VeChain, the world’s leading blockchain-enabled product management platform, who recently announced a collaboration with Groupe Renault to provide the manufacturer with a digital car maintenance book has today revealed that blockchain technology is also capable of stopping the practice of “car clocking”.
Car clocking is a growing international problem. In the UK alone, HPI Check, which checks mileages, said one in 16 cars that it ran checks on in 2016 had a discrepancy in its mileage, an increase from one in 20 two years earlier. The Times recently reported that more than half a million clocked vehicles were sold in the UK in 2016, with an estimated cost of £1 billion. While the practice of “clocking”, also known as odometer fraud or “busting miles”, is illegal in the United States, loopholes in EU legislation mean the practice is both legal and on the rise.
VeChain believes they can end car clocking by employing blockchain technology to create a distributed digital car logbook for each vehicle. Each log is a unique digital repository that contains all maintenance information together with the odometer readings that can be accessed and updated by the manufacturer, dealers, workshops and owners.
VeChain’s platform assigns a unique digital identity to each vehicle, which is stored in the blockchain. Participants are assigned private keys with data viewing and/ or editing permissions, which can be interacted with via RFID tags, NFC chips or QR codes.
When selling a vehicle, the dealer or owner will be able to provide the prospective purchaser with a complete history log, from mileage through to the smallest repair or replacement, all certified by the manufacturer that attests to the accuracy of the car’s mileage. With a smartphone app, car owners can check the actual mileage at any time and compare it to the in-vehicle display.
When it comes to car maintenance, another particularly grey area for 2nd hand car buyers, VeChain’s solution offers a far superior solution on traditional vehicle maintenance logging practices, which typically consist of logs held by multiple different parties, often in physical, rather than digital format.

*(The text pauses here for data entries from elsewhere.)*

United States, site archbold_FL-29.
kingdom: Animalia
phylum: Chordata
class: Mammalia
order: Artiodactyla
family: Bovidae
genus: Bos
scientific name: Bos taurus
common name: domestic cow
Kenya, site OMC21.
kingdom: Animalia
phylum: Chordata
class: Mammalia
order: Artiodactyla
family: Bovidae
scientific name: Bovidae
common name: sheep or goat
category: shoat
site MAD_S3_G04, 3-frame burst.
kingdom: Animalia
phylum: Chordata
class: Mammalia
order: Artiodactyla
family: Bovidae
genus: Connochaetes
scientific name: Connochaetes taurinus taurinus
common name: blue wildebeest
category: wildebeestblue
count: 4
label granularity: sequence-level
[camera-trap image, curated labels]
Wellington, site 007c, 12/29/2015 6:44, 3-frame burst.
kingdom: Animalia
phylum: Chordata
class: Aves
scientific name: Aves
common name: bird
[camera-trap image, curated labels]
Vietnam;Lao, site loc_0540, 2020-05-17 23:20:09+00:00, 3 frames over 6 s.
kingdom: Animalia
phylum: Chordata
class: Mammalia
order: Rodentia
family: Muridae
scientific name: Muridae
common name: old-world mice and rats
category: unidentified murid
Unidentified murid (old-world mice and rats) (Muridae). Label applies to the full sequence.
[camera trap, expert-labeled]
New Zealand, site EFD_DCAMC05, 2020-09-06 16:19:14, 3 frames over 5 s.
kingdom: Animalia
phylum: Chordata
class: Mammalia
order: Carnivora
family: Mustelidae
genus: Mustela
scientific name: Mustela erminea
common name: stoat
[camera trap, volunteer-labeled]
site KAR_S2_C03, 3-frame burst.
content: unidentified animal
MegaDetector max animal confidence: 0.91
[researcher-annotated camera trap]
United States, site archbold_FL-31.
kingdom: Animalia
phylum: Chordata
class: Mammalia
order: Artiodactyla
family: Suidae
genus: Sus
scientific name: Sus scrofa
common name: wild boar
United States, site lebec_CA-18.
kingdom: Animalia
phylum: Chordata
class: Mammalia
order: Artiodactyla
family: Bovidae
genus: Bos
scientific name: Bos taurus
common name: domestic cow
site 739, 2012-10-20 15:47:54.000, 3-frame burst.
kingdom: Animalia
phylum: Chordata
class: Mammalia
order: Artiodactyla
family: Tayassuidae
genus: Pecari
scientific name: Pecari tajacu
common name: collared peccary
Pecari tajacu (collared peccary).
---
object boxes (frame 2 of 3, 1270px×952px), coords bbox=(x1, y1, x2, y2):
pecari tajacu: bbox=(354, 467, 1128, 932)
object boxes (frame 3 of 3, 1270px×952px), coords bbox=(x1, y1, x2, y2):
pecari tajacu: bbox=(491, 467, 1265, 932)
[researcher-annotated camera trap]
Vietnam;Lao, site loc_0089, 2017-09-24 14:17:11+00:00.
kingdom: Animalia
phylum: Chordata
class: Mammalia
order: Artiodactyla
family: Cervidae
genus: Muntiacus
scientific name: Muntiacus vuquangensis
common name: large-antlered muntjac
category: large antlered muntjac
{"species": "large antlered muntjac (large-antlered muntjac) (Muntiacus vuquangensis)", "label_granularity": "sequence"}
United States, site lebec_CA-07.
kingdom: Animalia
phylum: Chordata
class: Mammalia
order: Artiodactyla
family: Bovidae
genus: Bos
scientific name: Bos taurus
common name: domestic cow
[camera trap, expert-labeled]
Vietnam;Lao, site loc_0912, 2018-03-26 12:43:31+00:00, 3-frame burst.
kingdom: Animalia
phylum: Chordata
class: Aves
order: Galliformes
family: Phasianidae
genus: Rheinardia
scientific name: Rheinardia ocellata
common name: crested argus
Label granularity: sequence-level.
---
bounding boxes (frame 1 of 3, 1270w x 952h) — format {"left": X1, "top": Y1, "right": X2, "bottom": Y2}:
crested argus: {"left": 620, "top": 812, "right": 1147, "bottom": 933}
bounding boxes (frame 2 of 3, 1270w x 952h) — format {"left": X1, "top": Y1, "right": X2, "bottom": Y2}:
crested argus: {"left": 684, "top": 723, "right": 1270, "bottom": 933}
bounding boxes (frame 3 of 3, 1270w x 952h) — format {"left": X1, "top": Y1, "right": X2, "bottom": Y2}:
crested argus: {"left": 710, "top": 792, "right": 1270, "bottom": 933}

Such an approach makes it tedious and sometimes impossible to track the full history of a vehicle, meaning buyers may not know the true condition of the vehicle they are buying.
“Blockchain technology is able to create a reliable trust protocol,” commented Sunny Lu, COO of VeChain. “This is just one area where blockchain can have an impact on the car industry. We expect many other areas to benefit from the ability to store information in a tamper-proof protocol, such as crash reports, insurance claims, loan agreements, product recalls and much more,” concluded Lu.
VeChain, the world’s leading blockchain-enabled product management platform, revolutionizes how products travel through the supply chain. Established two years ago in Singapore, VeChain became part of PwC’s incubation programme in May 2017. The company works with Direct Imported Goods (DIG), China’s largest importer of fine wines as well as Renault and many others.